* _Текст документа_
»»

Не в этом ли грустном и горьком, смиренном и полыхающем скрытым огнем стихотворении ключ ко всей долгой судьбе Вяземского?.. Не добиваться успеха любой ценой. Не просить у судьбы милостей и подарков. Принимать удары и поражения с достоинством. И не давать угаснуть «чистой любви к изящному и благу». В сущности, в «Унынии» была запечатлена целая жизненная программа, которую современники Вяземского не то проглядели, не то не поняли. Это была вариация на тему «жизни без счастия» Жуковского, смирившегося после многочисленных потерь, — недаром «Уныние» местами сильно напоминает классическую элегию Жуковского «К Филалету» (1807)… Это была программа неудачника, у которого, однако же, есть свой подвиг.
«Покамест присылай нам своих стихов; они пленительны и оживительны — Первый снег прелесть; Уныние — прелестнее» (Пушкин — Вяземскому).

««

* _Исходные данные_
»»

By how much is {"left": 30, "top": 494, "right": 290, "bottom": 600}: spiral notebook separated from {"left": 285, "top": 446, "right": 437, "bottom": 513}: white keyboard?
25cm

««

* _Задания_
1 > Перепишите фрагмент текста о Вяземском от слов «Не в этом ли» до слов «есть свой подвиг.» включительно, заменив «неудачника» на «стоика».
2 > Почему, по тексту о Вяземском, в стихотворении «Уныние» можно видеть ключ ко всей его судьбе?
3 > Напишите продолжение текста о Вяземском, начиная сразу после его последнего предложения.
Строки никак не связаны с текстом о Вяземском.

* _Ответы_
1 >
Не в этом ли грустном и горьком, смиренном и полыхающем скрытым огнем стихотворении ключ ко всей долгой судьбе Вяземского?.. Не добиваться успеха любой ценой. Не просить у судьбы милостей и подарков. Принимать удары и поражения с достоинством. И не давать угаснуть «чистой любви к изящному и благу». В сущности, в «Унынии» была запечатлена целая жизненная программа, которую современники Вяземского не то проглядели, не то не поняли. Это была вариация на тему «жизни без счастия» Жуковского, смирившегося после многочисленных потерь, — недаром «Уныние» местами сильно напоминает классическую элегию Жуковского «К Филалету» (1807)… Это была программа стоика, у которого, однако же, есть свой подвиг.

2 > Потому что в «Унынии» запечатлена целая жизненная программа. Она требует не добиваться успеха любой ценой, не просить у судьбы милостей и подарков, с достоинством принимать удары и поражения и не давать угаснуть «чистой любви к изящному и благу».

3 >
«Первый снег» и «Уныние» стали плодами тяжелейшей депрессии, которую Вяземский пережил в октябре 1819-го. Прозаические варианты «Уныния» легко обнаружить, если заглянуть в октябрьские письма Вяземского к Александру Тургеневу: через строку мелькают там слова «скука» и «уныние»… «И дома быть в хомуте скучно, а здесь еще скучнее», «Черные тучи уныния лежат на душе», «Скуки довольно…», «Никто из вас, подобно мне, не одержим этим недугом уныния, черной немочью»… «Душа моя возмужала на противоречиях судьбы, — пишет Вяземский. — Я никогда не знал площадного счастия и, кажется, теперь не побоюсь его искушений, если когда-нибудь и вздумалось бы ему пощекотать меня. Неудача — тот невидимый бог, которому хочу служить верою и правдою».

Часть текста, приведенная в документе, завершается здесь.